WORK INSTRUCTIONS: Extract the text of every row below and reproduce each line verbatim, leaving the pictures out of your answer.
**** RECORDS PROVIDED ****
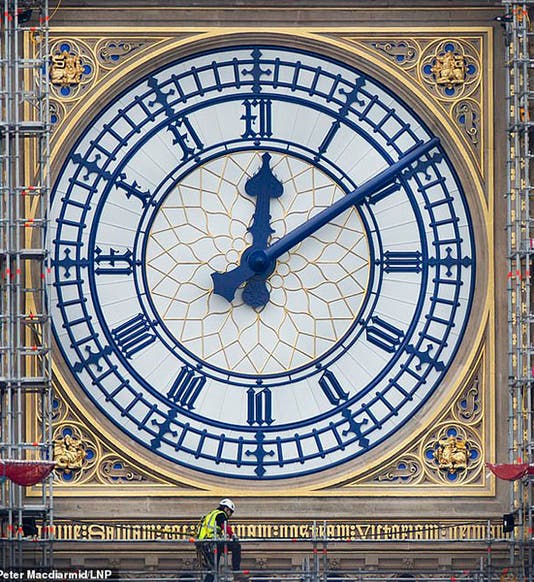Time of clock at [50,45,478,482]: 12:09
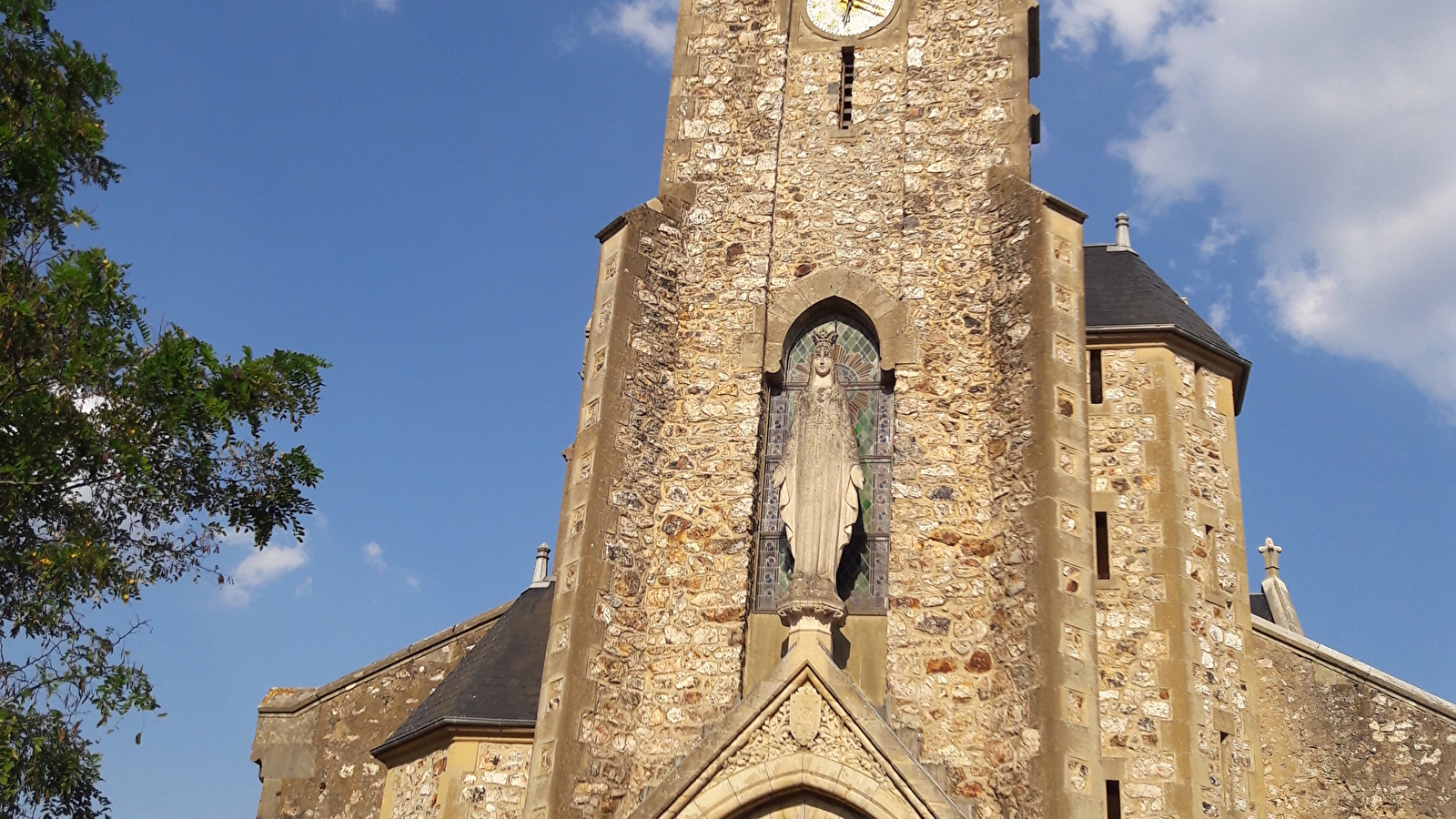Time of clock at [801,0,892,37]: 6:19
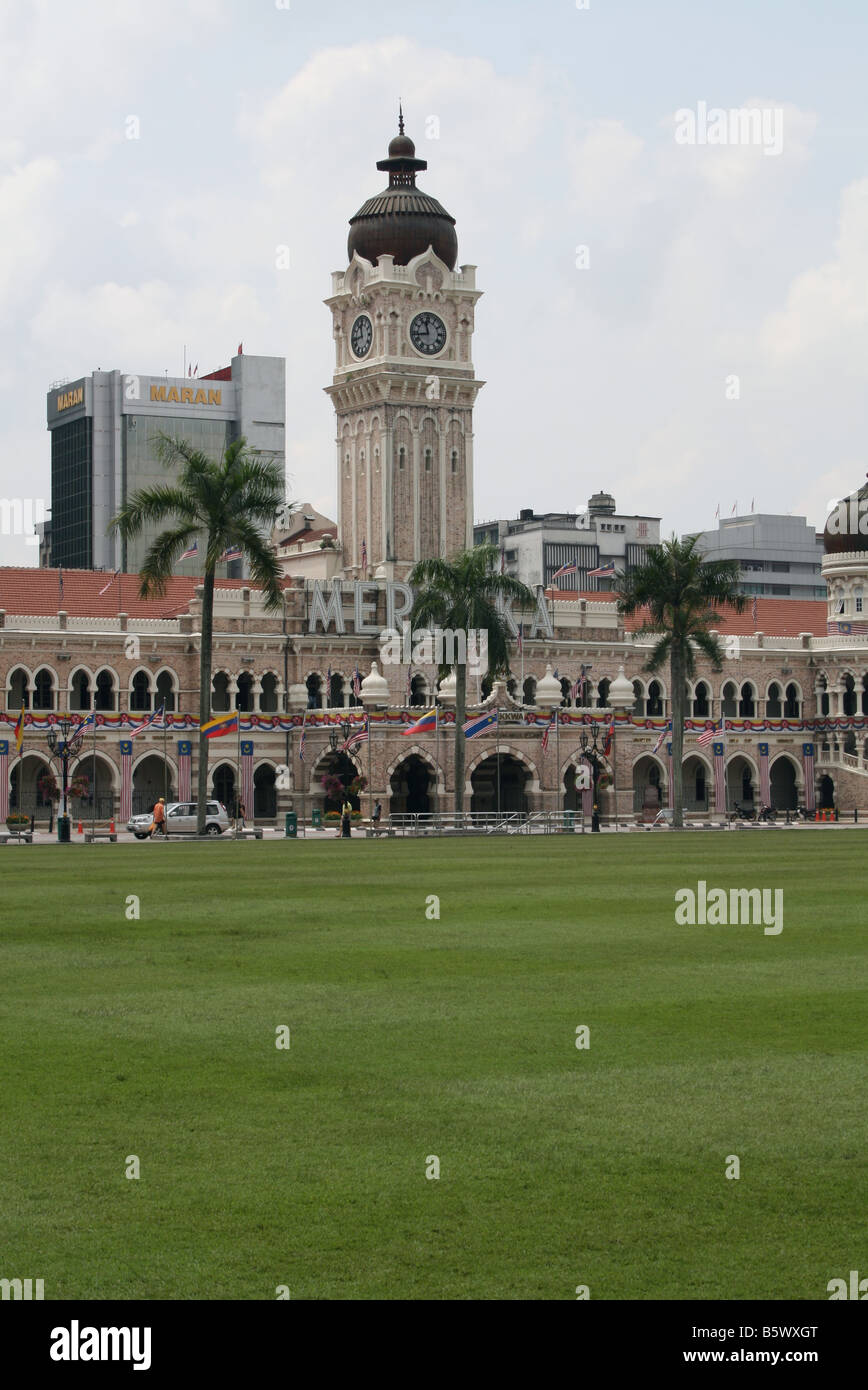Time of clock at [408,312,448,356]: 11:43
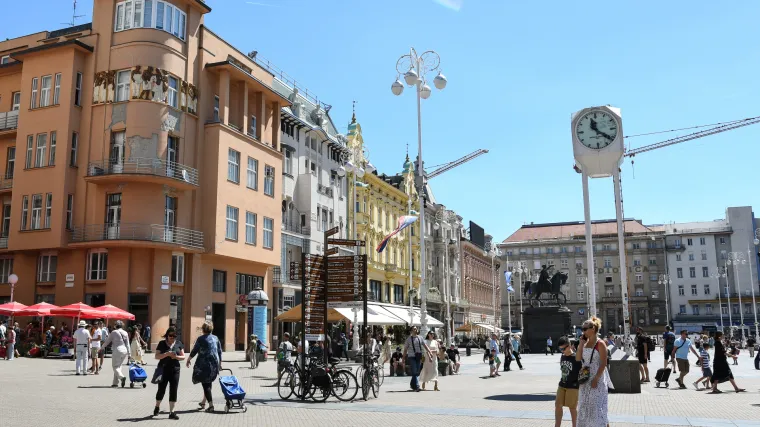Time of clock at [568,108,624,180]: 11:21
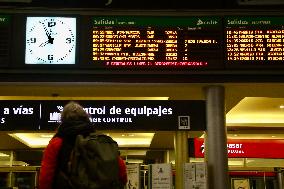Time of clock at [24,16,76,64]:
****
THE REPLY:
Time of clock at [50,45,478,482]: 12:09
Time of clock at [801,0,892,37]: 6:19
Time of clock at [408,312,448,356]: 11:43
Time of clock at [568,108,624,180]: 11:21
Time of clock at [24,16,76,64]:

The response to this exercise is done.